**WHAT IS ASKED:**
Format every line of the listing below as a JSON list of strings, one string per line, omitting blank lines.

╭─ SOURCE MATERIAL

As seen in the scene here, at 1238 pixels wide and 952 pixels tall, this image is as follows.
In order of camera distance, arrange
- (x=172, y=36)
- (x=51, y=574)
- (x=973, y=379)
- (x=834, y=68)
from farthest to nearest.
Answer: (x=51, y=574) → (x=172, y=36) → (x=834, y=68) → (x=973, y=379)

╰─

**EXERCISE SOLUTION:**
[
  "As seen in the scene here, at 1238 pixels wide and 952 pixels tall, this image is as follows.",
  "In order of camera distance, arrange",
  "- (x=172, y=36)",
  "- (x=51, y=574)",
  "- (x=973, y=379)",
  "- (x=834, y=68)",
  "from farthest to nearest.",
  "Answer: (x=51, y=574) → (x=172, y=36) → (x=834, y=68) → (x=973, y=379)"
]